Spam Terminology
Spam is commonly transmitted from bots operating from cloud or hosting service accounts of compromised devices that host malware (spambots). Spambots are malware, installed without consent. The bot itself and the thousands of emails each bot emits consume CPU, RAM, bandwidth, and storage from the source of transmission to the spam recipients’ devices. These unauthorized uses of resources are threats that are considered cybercrimes in the Council of Europe's Convention on Cybercrime (see also, Measurements).
We measure and provide scoring metrics for three aspects of spam identified in the Counsel of Europe’s Guidance Note #8: content (specifically, hyperlinks that direct recipients to ilicit or scam sites, the act of sending unsolicited messages, and the mechanism for sending (e.g., delivery infrastructures such as spambots or botnets).
The terminology that we use in our analyses and reporting follow.
Spam Report
We gather information about spamactivity detected by multiple feeds. Spam reports are source records that we collect from a threat intelligence feed (a blocklist). These identify the URL or domain name that a feed associates with hosting spammed content or the transmission of spam messages.

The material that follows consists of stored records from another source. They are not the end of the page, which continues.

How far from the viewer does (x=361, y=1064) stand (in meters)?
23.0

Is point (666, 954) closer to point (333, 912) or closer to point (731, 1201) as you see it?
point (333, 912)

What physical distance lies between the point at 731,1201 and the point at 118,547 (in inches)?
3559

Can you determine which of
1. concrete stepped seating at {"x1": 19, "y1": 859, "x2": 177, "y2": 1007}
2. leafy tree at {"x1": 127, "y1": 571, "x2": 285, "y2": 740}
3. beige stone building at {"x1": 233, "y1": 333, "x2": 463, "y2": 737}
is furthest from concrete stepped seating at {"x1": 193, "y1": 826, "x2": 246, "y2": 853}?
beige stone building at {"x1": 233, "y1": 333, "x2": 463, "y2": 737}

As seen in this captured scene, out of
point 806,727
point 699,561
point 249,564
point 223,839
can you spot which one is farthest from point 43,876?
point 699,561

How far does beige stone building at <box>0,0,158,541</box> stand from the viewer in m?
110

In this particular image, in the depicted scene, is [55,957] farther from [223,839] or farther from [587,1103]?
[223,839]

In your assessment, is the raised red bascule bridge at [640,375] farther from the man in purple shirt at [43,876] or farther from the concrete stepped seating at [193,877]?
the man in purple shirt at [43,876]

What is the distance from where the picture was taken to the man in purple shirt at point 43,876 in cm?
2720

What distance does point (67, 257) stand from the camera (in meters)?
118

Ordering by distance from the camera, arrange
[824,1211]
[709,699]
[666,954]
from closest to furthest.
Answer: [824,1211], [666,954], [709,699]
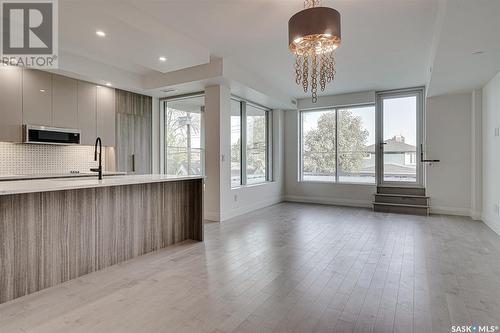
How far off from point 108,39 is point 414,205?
648 centimetres

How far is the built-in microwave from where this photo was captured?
419 cm

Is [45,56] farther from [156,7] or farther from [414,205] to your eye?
[414,205]

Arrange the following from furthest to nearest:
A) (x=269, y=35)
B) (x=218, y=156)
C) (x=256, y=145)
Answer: (x=256, y=145), (x=218, y=156), (x=269, y=35)

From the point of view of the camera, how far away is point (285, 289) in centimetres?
245

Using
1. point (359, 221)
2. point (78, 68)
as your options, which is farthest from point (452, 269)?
point (78, 68)

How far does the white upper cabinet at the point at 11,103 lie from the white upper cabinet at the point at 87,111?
878mm

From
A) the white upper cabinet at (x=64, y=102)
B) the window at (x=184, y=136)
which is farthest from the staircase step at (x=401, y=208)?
the white upper cabinet at (x=64, y=102)

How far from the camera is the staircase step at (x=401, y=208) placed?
5.96 m

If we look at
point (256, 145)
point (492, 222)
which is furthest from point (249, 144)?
point (492, 222)

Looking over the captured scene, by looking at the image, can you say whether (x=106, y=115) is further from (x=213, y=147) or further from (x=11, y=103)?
(x=213, y=147)

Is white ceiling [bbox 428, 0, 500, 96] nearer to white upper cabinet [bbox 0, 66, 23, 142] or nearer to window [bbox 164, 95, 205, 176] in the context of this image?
window [bbox 164, 95, 205, 176]

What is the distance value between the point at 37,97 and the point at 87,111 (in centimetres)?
80

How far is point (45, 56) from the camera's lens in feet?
13.5

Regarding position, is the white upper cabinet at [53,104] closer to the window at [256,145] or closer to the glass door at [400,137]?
the window at [256,145]
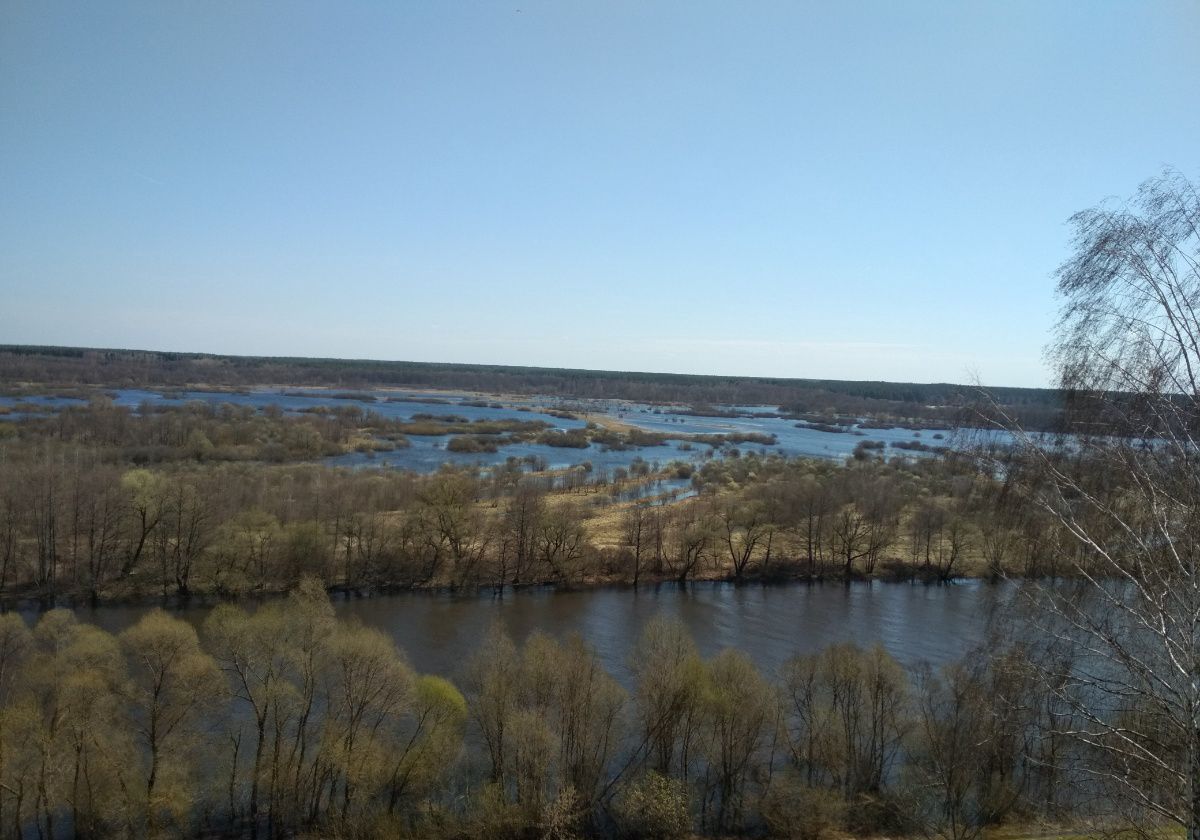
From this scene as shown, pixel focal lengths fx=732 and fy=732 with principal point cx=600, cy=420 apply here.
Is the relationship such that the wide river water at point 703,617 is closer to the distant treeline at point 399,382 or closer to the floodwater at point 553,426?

A spam activity can be identified in more than one feed. And in some cases, an activity tagged as spam by one feed can be tagged as phishing in a different feed. When we prefix “report” with a particular threat such as spam, we are indicating that we are using only those source records that were tagged as spam for our analyses.
Spam Records
We eliminate duplicates and enhance spam reports with metadata — domain and IP address registration data, ICANN registry and registrar monthly reports, routing data, and other indicators — to create spam records. These records are the bases for our measurements and scoring metrics.
Spam Domain Scores
To allow comparison of large and small Top-level Domains, we use a scoring metrics, TLD spam domain score, which is calculated by dividing the number of domain names associated with spam content or spambot hosting in a TLD by the number of domains delegated from that TLD.
TLD Spam Domain Score =
(number of unique domains reported for spam in a TLD/domains delegated from TLD) * 10,000
We use a similar scoring metric to compare small and large gTLD registrars. The gTLD Registrar Spam Domain score is a ratio of the number of domain names used for spam to the number of registered domain names under management (DUM) at that gTLD registrar.
gTLD Registrar Spam Domain Score =
(number of unique domains reported for spam in a gTLD registrar DUM / DUM at gTLD Registrar) * 10,000
Lastly, we use a metric to compare small and large hosting networks (ASNs). The Spamhost-Spambot score is a ratio of the number of IPv4 addresses associated with hosting spam content or spambots to the number of routed IPv4 addresses allocated to an autonomous system.
Spamhost-Spambot score =
(number of unique IPv4 addresses reassociated with spamhosts-spambots in ASN/ routed IPv4 addresses allocated to ASN) * 10,000
In our annual landscape studies, we use a similar metric to measure the prevalence of spam domains in TLDs and gTLD registrars. Here, we take the sum of the four quarters of unique spam domains reported and divide by the average of the domains under management per TLD and per gTLD registrar for each of the four quarters. We call these metrics a Yearly Spam Scores.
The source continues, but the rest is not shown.